А ртом дышать нельзя! Сожжешь легкие пятидесятиградусным морозом! В общем, тяжело там Голова как в тисках, пульс — сто пятьдесят — сто шестьдесят ударов в минуту Даже такой крепыш, как Долматов, и тот еле двигался. Прав, наверное, Дмитриев Поддув нужен! Кроме всего прочего и кислорода моторам не хватает
— Товарищи, а на моем самолете радиовысотомер что–то непонятное показывает.
Это Миша Стекольщиков решил наконец поделиться своими бедами
— В каком смысле непонятное? — заинтересовался Мальков.
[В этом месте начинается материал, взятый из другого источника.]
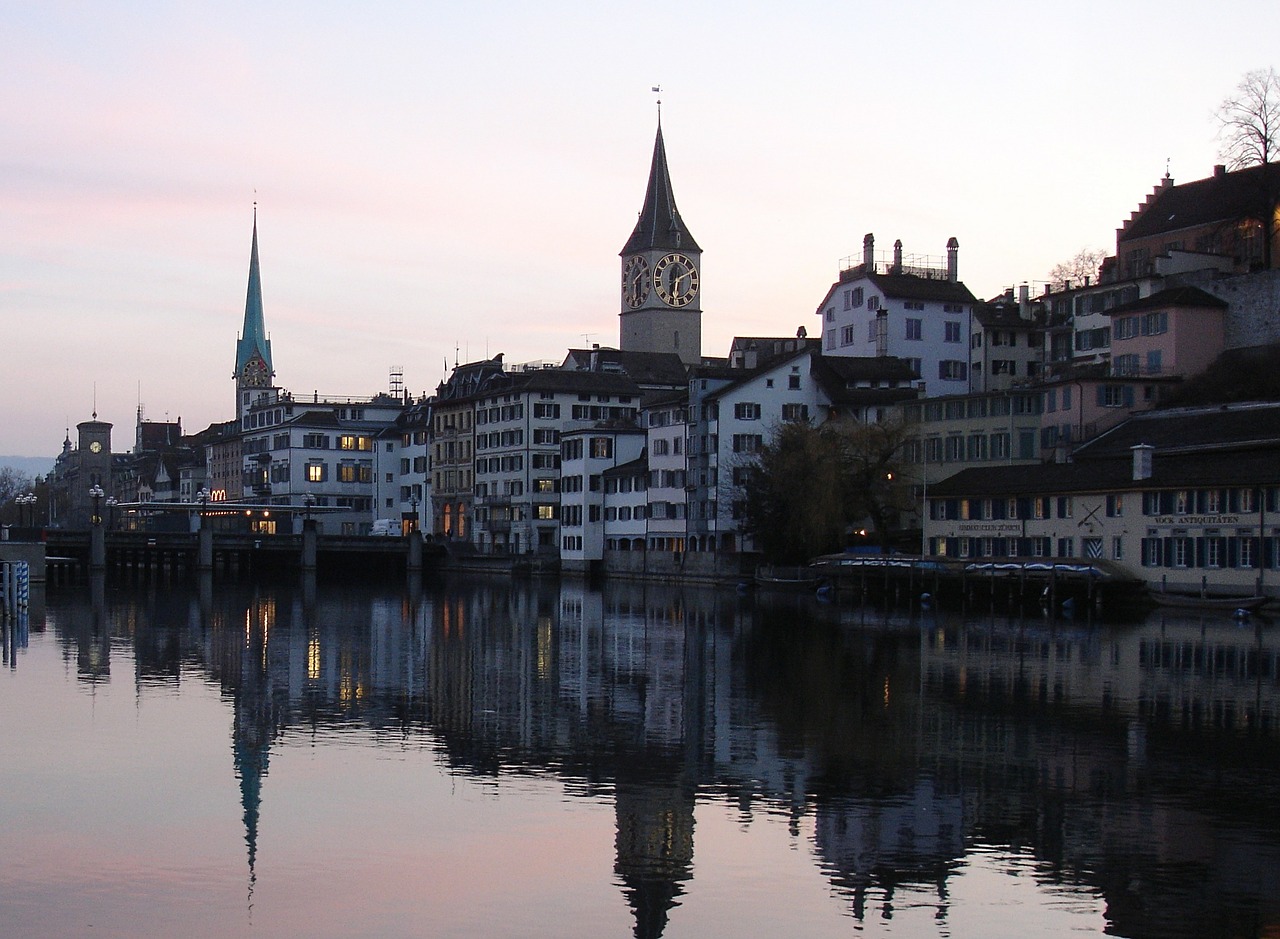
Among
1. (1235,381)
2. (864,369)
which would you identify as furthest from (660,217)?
(1235,381)

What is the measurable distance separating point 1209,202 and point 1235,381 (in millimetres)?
27621

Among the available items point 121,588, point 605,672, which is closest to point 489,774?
point 605,672

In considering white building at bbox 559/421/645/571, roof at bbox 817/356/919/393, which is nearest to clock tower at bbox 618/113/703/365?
white building at bbox 559/421/645/571

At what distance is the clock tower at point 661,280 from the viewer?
193m

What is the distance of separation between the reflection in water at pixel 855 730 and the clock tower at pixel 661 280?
397 feet

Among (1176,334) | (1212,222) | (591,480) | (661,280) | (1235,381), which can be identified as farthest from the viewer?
(661,280)

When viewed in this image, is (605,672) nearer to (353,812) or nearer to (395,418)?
(353,812)

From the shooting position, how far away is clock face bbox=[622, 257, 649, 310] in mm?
194250

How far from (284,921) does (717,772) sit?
11837 millimetres

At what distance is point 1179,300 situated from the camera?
100875mm

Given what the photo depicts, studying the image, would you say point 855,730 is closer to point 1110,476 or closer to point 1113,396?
point 1110,476

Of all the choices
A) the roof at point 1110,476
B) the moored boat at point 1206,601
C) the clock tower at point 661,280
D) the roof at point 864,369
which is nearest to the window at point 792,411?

— Да в том смысле, что в Мирном он одно показывает, а на Пионерской — другое. Вот вчера зарулил там на стоянку. А радиовысотомер вместо ноля показывает около шестидесяти метров. Как понимать? Ладно, думаю, погода пока хорошая, да и полеты интенсивные, поработаю пока так. Но все же сказал бортмеханику, чтобы в Мирном специалисты проверили. А в Мирном и проверять нечего — прибор на стоянке показывает ноль высоты. Что за чудеса? Думал, мне показалось. Загрузился бочками с соляркой, и опять на Пионерскую. После посадки, ещё на рулении, слежу за показаниями радиовысотомера. Он уверенно, без всяких колебаний показывает, что мы находимся… на высоте шестьдесят метров! Потом опять проверил в Мирном: по прибору высота — ноль. Так что дело не в приборе, он исправен.
— Это точно, и у меня такая же картина, — подтвердил Мальков. — На Пионерской и Комсомольской радиовысотомер показывает пятьдесят — семьдесят метров Чертовщина какая–то!
— И у нас тоже, и у меня, — раздались голоса других летчиков.
— А чего ж вы молчали раньше? — возмутился Миша
— А того же, чего и ты! Погода хорошая, да и барометрические высотомеры работают хорошо.
— Ну а в чем же дело все же?
— Наверное, так, — пытается объяснить Долматов. — В Мирном наши самолеты стоят на плотном чистом льду, а на Пионерской и Комсомольской плотность снежного покрова недостаточная, видно. Сигналы радиовысотомеров отражаются от глубинных, более плотных слоев ледникового купола. Конечно, это только соображения, ну а точнее объяснят, надеюсь, специалисты–гляциологи.
— А для нас — мораль! — сделал выводы Миньков. — При дальнейших полетах эти ошибки радиовысотомеров необходимо учитывать, пригодится в плохую погоду. Вовремя Стекольщиков обратил внимание на это! Мелочь вроде бы, а может стать причиной катастрофы Так что и я хочу поделиться своими наблюдениями. Тоже мелочь, но все–таки… Летал я, как вы знаете, на самолете первой экспедиции, который ещё в прошлом году привезли. Так вот, чувствую — не то что–то. И бежит на взлёте долго, и какой–то тяжелый в управлении. Думал вначале, что мне все это кажется, но потом секрет раскрылся. В Мирном, как вы знаете, было несколько дней теплой погоды. И вот тогда–то из самолета неожиданно… потекла вода. Оказывается, пока он зимовал, в крылья набилось предостаточно снега, и теперь она потекла изо всех щелей. Значит, не зря мне казалось. Весь этот снег, скопившийся за долгую антарктическую зиму, я возил в крыльях как контрабандный груз!
— После предстоящей зимы придется делать «парную баню» всем самолетам, — заключил главный инженер летного отряда Федор Васильевич Пименов.
Тут же в беседу вступили вспомогательные технические силы летного отряда.
— Между прочим, Арсентьич, забыл тебе сказать:
Федор Васильевич пристыдил меня, а это и тебя касается, — обратился ко мне бортмеханик Сергей Фрутецкий.
— За что же он тебя пристыдил?
— За то, что ты заставил меня регулировать тросы управления.
— Разве я ошибся? В чем я не прав, Федор Васильевич?
— Ты прав, Саша, в том, что вы с Фрутецким констатировали факт ослабления тросов на высоте. А не прав потому, что не проанализировали причину этого явления.
— Анализировать и в голову не приходило — все ясно, казалось. Я дал попробовать рули Фрутецкому, они болтались. Почему, спрашивается? Мы пришли к одному выводу: самолет только что собрали после выгрузки с корабля и, вероятно, неправильно отрегулировали натяжение тросов. Поэтому я и попросил Сергея по прилете в Мирный проверить регулировку.
— Только ты не обратил внимания, что в Мирном при заходе на посадку рули уже не болтались.